There is however a school of thought that regards this kind of targeting as unhelpful. It’s called the prevention paradox and is sufficiently fascinating to warrant it’s own article.
Track changes over time
Because the socio-economic data has been collected for so long, it is possible to see how a location’s general health and wellbeing has changed over time and intervene before deprivation has become critical. This approach also has the potential to identify what causes the observed changes. One way to do this is to plot changes against say, significant changes to government policy. This is particularly relevant to the years of austerity since 2010 when increases in homelessness, poverty and food banks occurred.
Identify Cause and Effect
If you wanted to look into, lets say, poor health, there is a wide choice of data to study, from diet and exercise to life expectancy and the incidence of a wide range of diseases. However, other things like poverty, unemployment, and education may have an impact on the levels of health in any given area.
Just as data on the large number of variables in weather systems can be used to try and predict the weather by identifying cause and effect relationships, so socio-economic data has the potential to do the same for the general health and wellbeing of communities. It is not clear whether anybody is attempting this, but if they are, successfully identifying causes has so far eluded them.
Don’t stop collecting data: you never know when it is going to be useful
One way data can be unexpectedly useful is if it is collected for one purpose, but further down the line proves handy for something completely different.

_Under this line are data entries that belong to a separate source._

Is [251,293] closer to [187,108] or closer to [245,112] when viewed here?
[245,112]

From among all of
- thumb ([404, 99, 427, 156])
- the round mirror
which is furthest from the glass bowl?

William de la Mare is a researcher for the Australian Department for the Environment and was studying the retreat of sea ice around Antarctica. He wanted to measure the rate of retreat over a longer period of time than the available data would allow. This was because the first satellites capable of mapping the retreat weren’t launched until 1973. His solution was a lovely example of lateral thinking. It turns out that before satellites, the only records kept in the area were by whaling ships. They knew that the best place to catch whales was near the edge of the ice sheet. When they recorded the positions of their catch they were also recording the edge of the ice. De la Mare obtained these records from Norway’s Whaling Commission and was able to show that the ice had retreated by 25% between the 1950s and 1970s.
This is a great advertisement for never throwing anything away.